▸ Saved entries

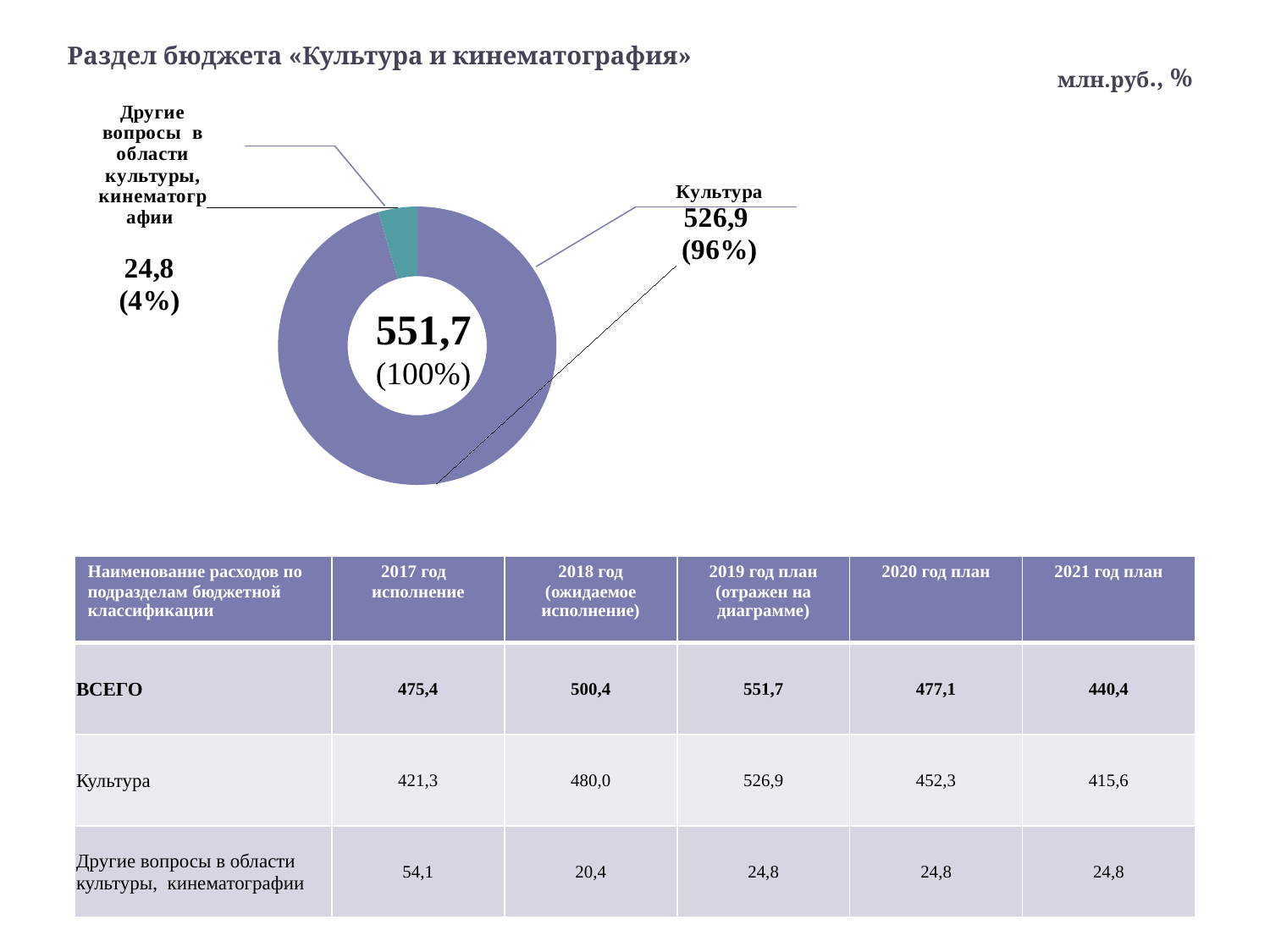
What total value is shown in the centre of the doughnut chart? 551,7 What is the value shown for the "Другие вопросы в области культуры, кинематографии" slice? 24,8 Which is larger on the chart: "Культура" or "Другие вопросы в области культуры, кинематографии"? Культура What is the value shown for the "Культура" slice? 526,9 Which slice of the doughnut chart is the largest? Культура What share of the doughnut does the "Культура" slice represent? 96% What is the difference between the "Культура" value and the "Другие вопросы в области культуры, кинематографии" value on the chart? 502,1 How many slices does the doughnut chart have? 2 What kind of chart is shown on the slide? Doughnut (pie) chart What share of the doughnut does the "Другие вопросы в области культуры, кинематографии" slice represent? 4% What units are indicated for the chart in the top right of the slide? млн.руб., % Which slice of the doughnut chart is the smallest? Другие вопросы в области культуры, кинематографии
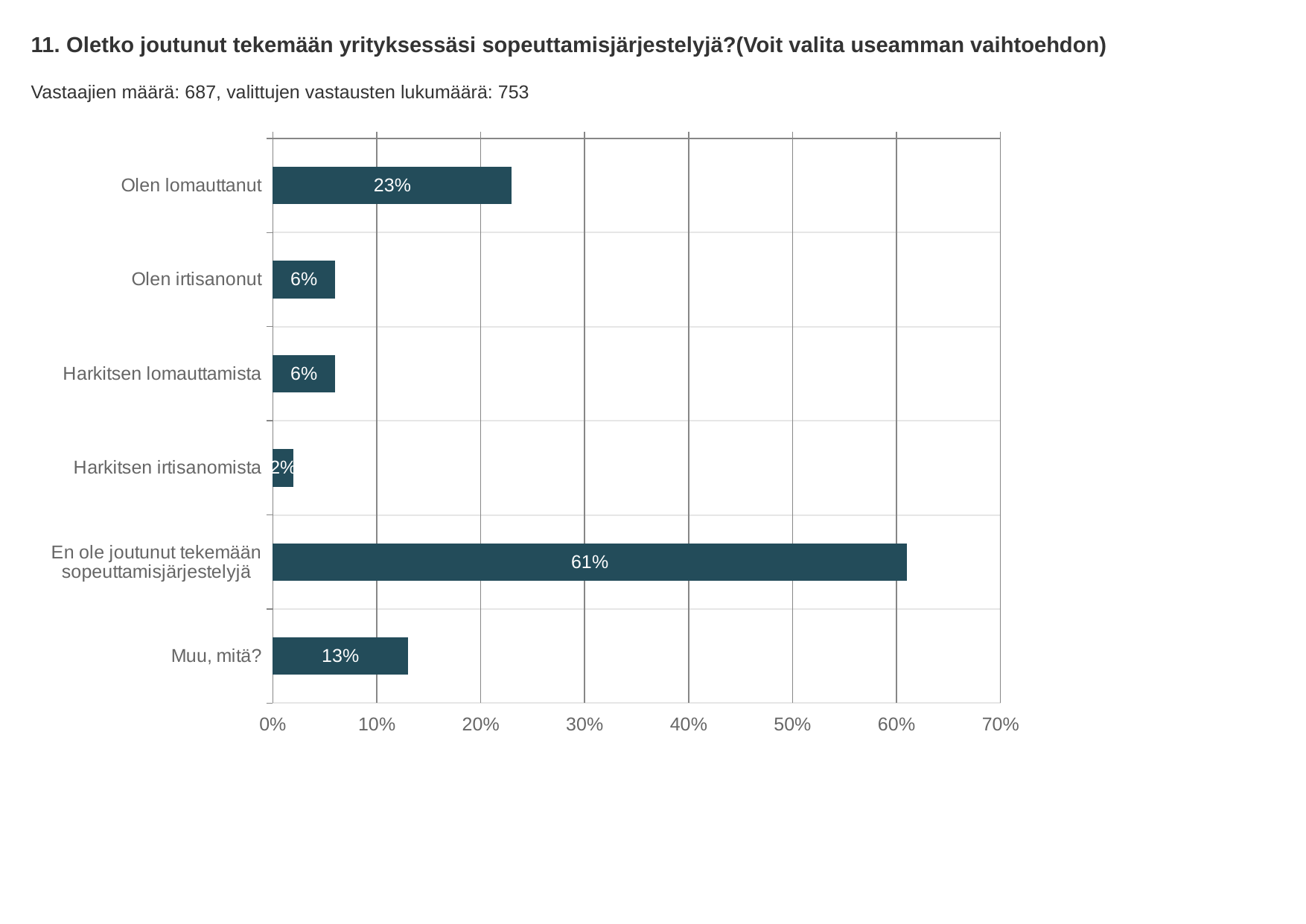
What kind of chart is shown on the slide? Bar chart Which is larger, the value for "Olen lomauttanut" or the value for "Muu, mitä?"? Olen lomauttanut Is the value for "En ole joutunut tekemään sopeuttamisjärjestelyjä" greater or less than 50%? greater Which category has the lowest value? Harkitsen irtisanomista What is the difference between the values for "En ole joutunut tekemään sopeuttamisjärjestelyjä" and "Olen lomauttanut"? 38% What is the value for "Muu, mitä?"? 13% Which category has the highest value? En ole joutunut tekemään sopeuttamisjärjestelyjä What is the difference between the values for "Olen lomauttanut" and "Muu, mitä?"? 10% What is the value for "En ole joutunut tekemään sopeuttamisjärjestelyjä"? 61% How many categories are shown in the chart? 6 What is the value for "Olen lomauttanut"? 23% What is the value for "Harkitsen irtisanomista"? 2%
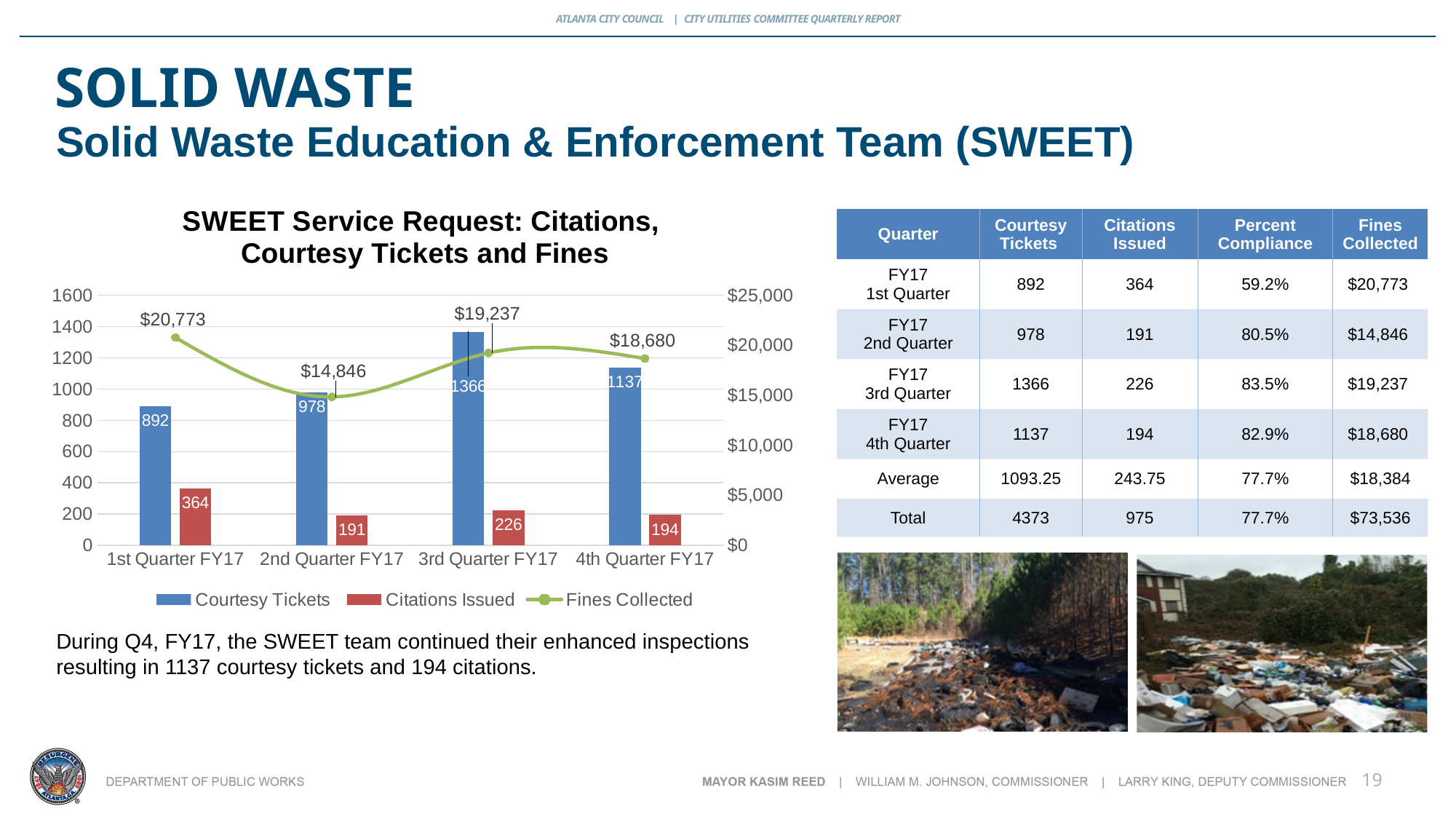
Which quarter has the lowest number of Citations Issued? 2nd Quarter FY17 How many series does the chart legend list? 3 What is the title of the chart? SWEET Service Request: Citations, Courtesy Tickets and Fines Which is larger: Citations Issued in 3rd Quarter FY17 or in 4th Quarter FY17? 3rd Quarter FY17 What is the difference in Courtesy Tickets between 3rd Quarter FY17 and 1st Quarter FY17? 474 Which quarter has the highest number of Courtesy Tickets? 3rd Quarter FY17 What is the value of Fines Collected for 2nd Quarter FY17? $14,846 How many quarters are shown on the x axis of the chart? 4 What is the number of Courtesy Tickets for 3rd Quarter FY17? 1366 What is the number of Citations Issued for 1st Quarter FY17? 364 Which quarter has the highest Fines Collected? 1st Quarter FY17 What kind of chart is used to show Courtesy Tickets and Citations Issued? Bar chart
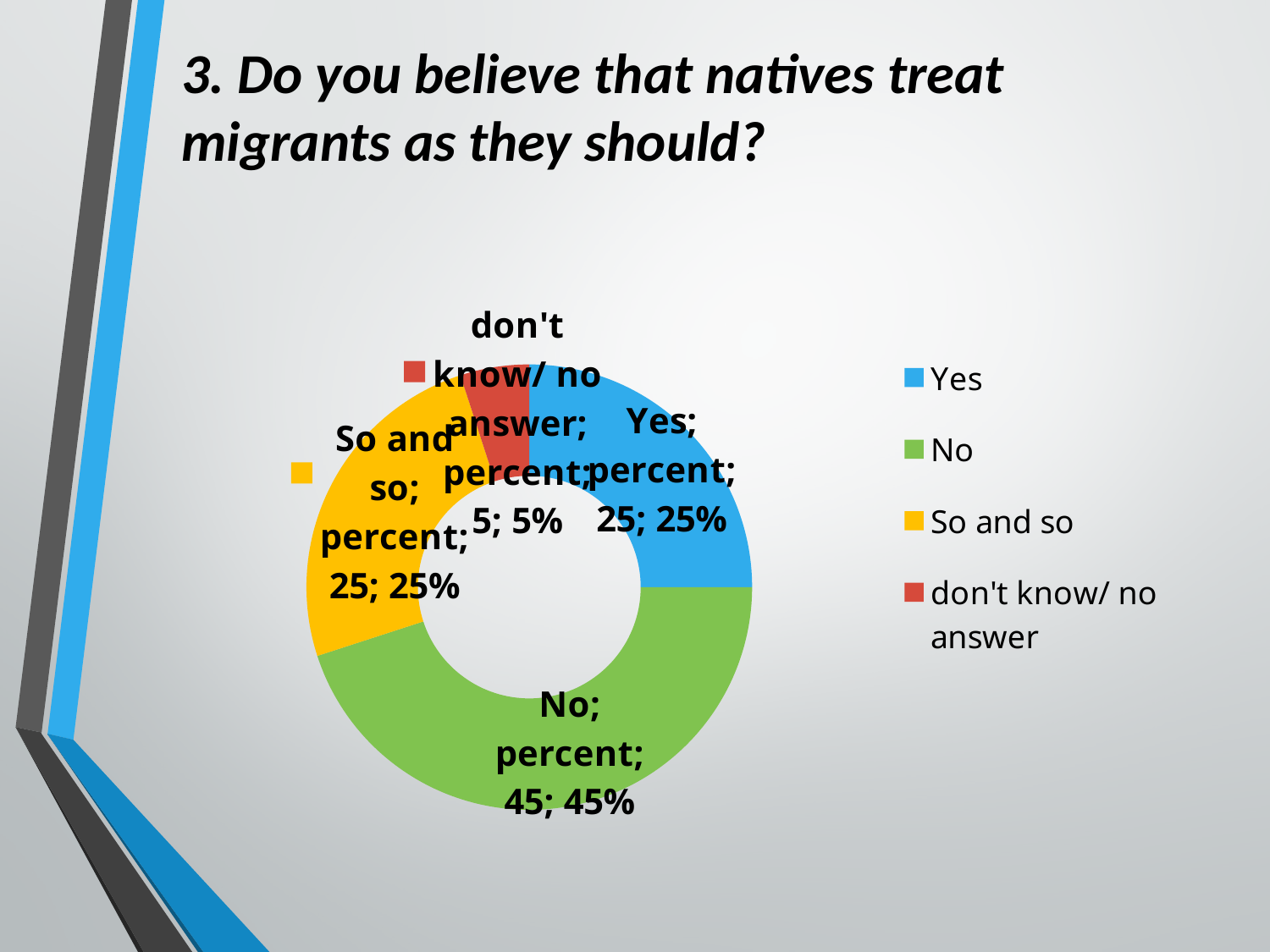
What percentage of respondents answered "So and so"? 25% What kind of chart is shown on the slide? doughnut chart What is the difference in percentage points between the "No" and "Yes" shares? 20 How many answer categories does the chart show? 4 What is the title of the question shown above the chart? 3. Do you believe that natives treat migrants as they should? Which answer category has the largest share of the chart? No What percentage of respondents answered "No"? 45% What colour is the "No" segment of the chart? green What percentage of respondents answered "Yes"? 25% What percentage of respondents answered "don't know/ no answer"? 5% Which is larger, the share for "No" or the share for "So and so"? No Which answer category has the smallest share of the chart? don't know/ no answer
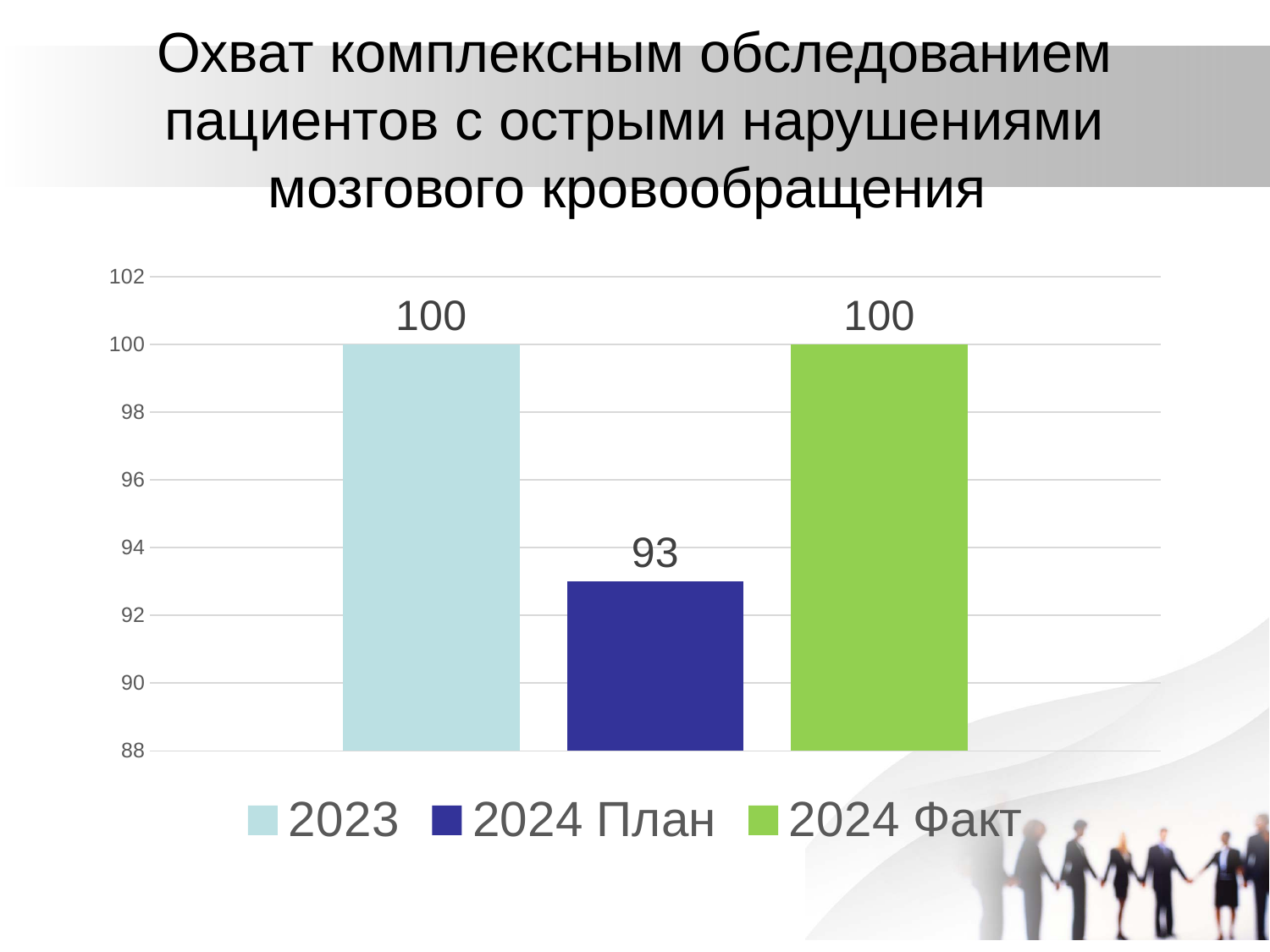
What is the value for 2024 Факт? 100 What is the highest value shown on the vertical axis? 102 Is the value for 2024 План greater or less than 96? less What is the difference between the 2024 Факт value and the 2024 План value? 7 Which is larger, the value for 2023 or the value for 2024 План? 2023 What is the value for 2023? 100 What is the value for 2024 План? 93 What kind of chart is shown on the slide? bar chart How many series does the legend list? 3 Which series has the lowest value? 2024 План How many bars are plotted on the chart? 3 What colour is the bar for 2024 Факт? green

▸ Task statement
Substitute "page" for every "slide" in all of the lines above and reproduce them with nothing else changed. Omit the pictures.

▸ Finished task
What total value is shown in the centre of the doughnut chart? 551,7 What is the value shown for the "Другие вопросы в области культуры, кинематографии" slice? 24,8 Which is larger on the chart: "Культура" or "Другие вопросы в области культуры, кинематографии"? Культура What is the value shown for the "Культура" slice? 526,9 Which slice of the doughnut chart is the largest? Культура What share of the doughnut does the "Культура" slice represent? 96% What is the difference between the "Культура" value and the "Другие вопросы в области культуры, кинематографии" value on the chart? 502,1 How many slices does the doughnut chart have? 2 What kind of chart is shown on the page? Doughnut (pie) chart What share of the doughnut does the "Другие вопросы в области культуры, кинематографии" slice represent? 4% What units are indicated for the chart in the top right of the page? млн.руб., % Which slice of the doughnut chart is the smallest? Другие вопросы в области культуры, кинематографии
What kind of chart is shown on the page? Bar chart Which is larger, the value for "Olen lomauttanut" or the value for "Muu, mitä?"? Olen lomauttanut Is the value for "En ole joutunut tekemään sopeuttamisjärjestelyjä" greater or less than 50%? greater Which category has the lowest value? Harkitsen irtisanomista What is the difference between the values for "En ole joutunut tekemään sopeuttamisjärjestelyjä" and "Olen lomauttanut"? 38% What is the value for "Muu, mitä?"? 13% Which category has the highest value? En ole joutunut tekemään sopeuttamisjärjestelyjä What is the difference between the values for "Olen lomauttanut" and "Muu, mitä?"? 10% What is the value for "En ole joutunut tekemään sopeuttamisjärjestelyjä"? 61% How many categories are shown in the chart? 6 What is the value for "Olen lomauttanut"? 23% What is the value for "Harkitsen irtisanomista"? 2%
Which quarter has the lowest number of Citations Issued? 2nd Quarter FY17 How many series does the chart legend list? 3 What is the title of the chart? SWEET Service Request: Citations, Courtesy Tickets and Fines Which is larger: Citations Issued in 3rd Quarter FY17 or in 4th Quarter FY17? 3rd Quarter FY17 What is the difference in Courtesy Tickets between 3rd Quarter FY17 and 1st Quarter FY17? 474 Which quarter has the highest number of Courtesy Tickets? 3rd Quarter FY17 What is the value of Fines Collected for 2nd Quarter FY17? $14,846 How many quarters are shown on the x axis of the chart? 4 What is the number of Courtesy Tickets for 3rd Quarter FY17? 1366 What is the number of Citations Issued for 1st Quarter FY17? 364 Which quarter has the highest Fines Collected? 1st Quarter FY17 What kind of chart is used to show Courtesy Tickets and Citations Issued? Bar chart
What percentage of respondents answered "So and so"? 25% What kind of chart is shown on the page? doughnut chart What is the difference in percentage points between the "No" and "Yes" shares? 20 How many answer categories does the chart show? 4 What is the title of the question shown above the chart? 3. Do you believe that natives treat migrants as they should? Which answer category has the largest share of the chart? No What percentage of respondents answered "No"? 45% What colour is the "No" segment of the chart? green What percentage of respondents answered "Yes"? 25% What percentage of respondents answered "don't know/ no answer"? 5% Which is larger, the share for "No" or the share for "So and so"? No Which answer category has the smallest share of the chart? don't know/ no answer
What is the value for 2024 Факт? 100 What is the highest value shown on the vertical axis? 102 Is the value for 2024 План greater or less than 96? less What is the difference between the 2024 Факт value and the 2024 План value? 7 Which is larger, the value for 2023 or the value for 2024 План? 2023 What is the value for 2023? 100 What is the value for 2024 План? 93 What kind of chart is shown on the page? bar chart How many series does the legend list? 3 Which series has the lowest value? 2024 План How many bars are plotted on the chart? 3 What colour is the bar for 2024 Факт? green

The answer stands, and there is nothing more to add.